Thirteen Blind Men and an Elephant



Thirteen Blind Men and an Elephant

There are only two breeds of elephant left in the world today, the African and the Asian elephant. Therefore, this story could very well originate from either Africa or Asia or both for all we know.

The story told goes something likes this…and there are many variations, remember. There were 13 blind men who were asked to tell us what an elephant actually looks like.



The first two men faced the elephant side. “It looks like a solid wall!” They proclaimed concurrently.

The next pair felt the legs “Not, so! It looks more like four tree trunks.”

The tall twin got a hold of the trunk and yelled, “No, sir! It looks like one big snake!”

The next two got the tusks and screamed, “Looks like a pair of hard- pointed spears to us!”

The other two felt the ears and pronounced, “Nop, pretty sure it looks like a pair of really big fans.”

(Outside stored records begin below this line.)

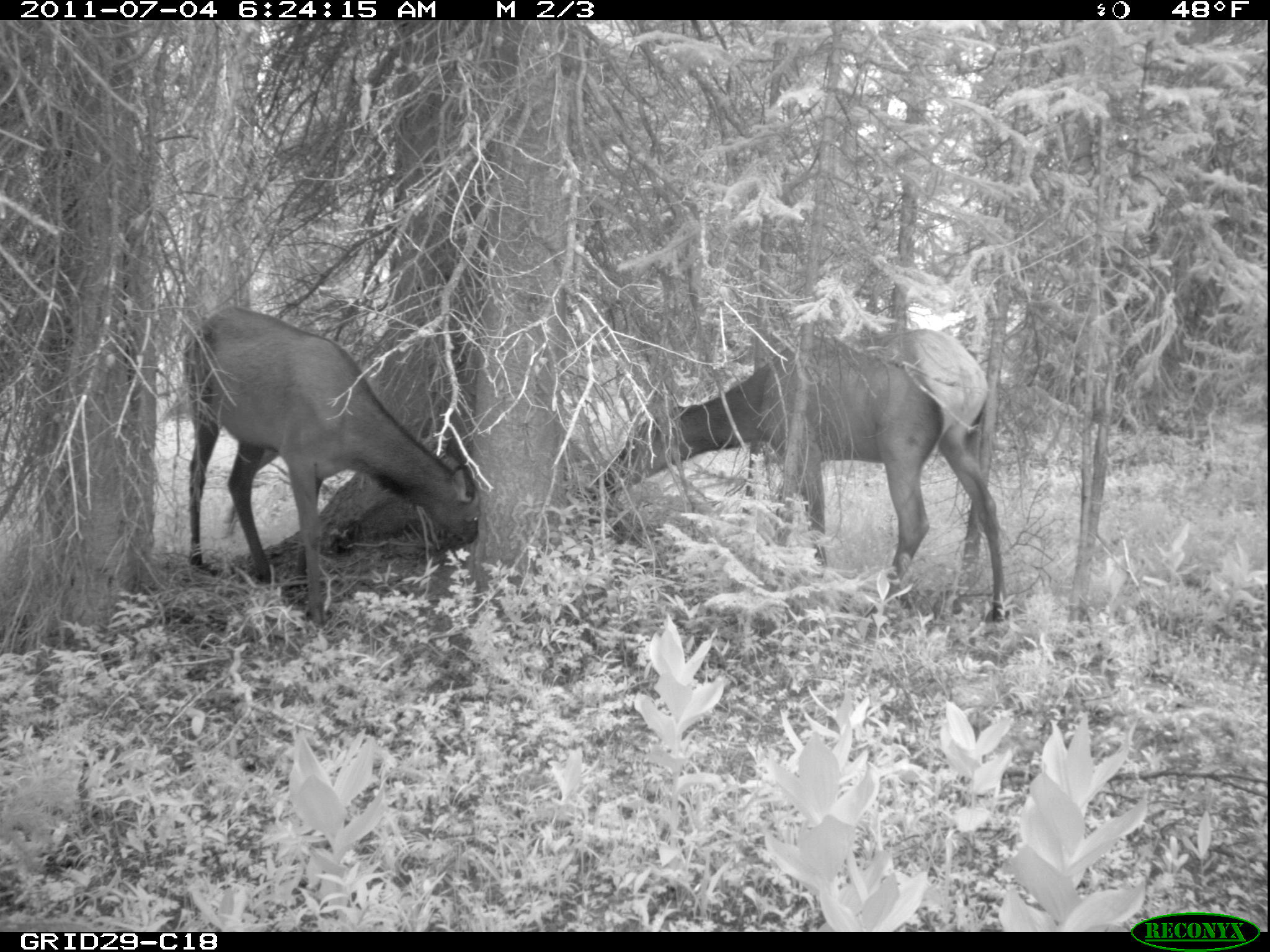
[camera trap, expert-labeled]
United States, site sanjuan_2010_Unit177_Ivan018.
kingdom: Animalia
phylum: Chordata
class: Mammalia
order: Artiodactyla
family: Cervidae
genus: Cervus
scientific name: Cervus elaphus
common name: red deer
Cervus elaphus (red deer).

The last two blind men got a hold of the elephant’s tail and insisted that it is actually “a rope.”

The last and the smartest one of them all took his time—without influence or bias due to “peer pressure”-and put the entire elephant together from data collected by the 12 blind men. He simply smiled and calmly said, “Ahhhh, I see the emerging picture of the elephant more clearly now. You are all partly correct, but you are all completely blind—no pun intended! The elephant looks like what God wanted us see it, only bits and pieces, and we must use our brain—not our lack of sight—and put them pieces together, like a jigsaw puzzle, to actually see the real elephant.”

The moral to this story is that we should think again and again when we are most certain that we have seen the elephant when, in fact, we only saw its various parts that made up of the “entire” elephant. We are all, more often than not, bias and wear rosy glasses. We are often wrong when we are sure that we are right. In short, we usually don’t actually see the big picture, but rather only bits and pieces. We are often become prejudice because of this short sightedness. We must look at the “big picture” to actually see a real elephant in our lives.

End Note: This story can very well applied to any and all situation—whether it is religion, socio-economic, politics, or whatever topic under the sky being discussed and debated.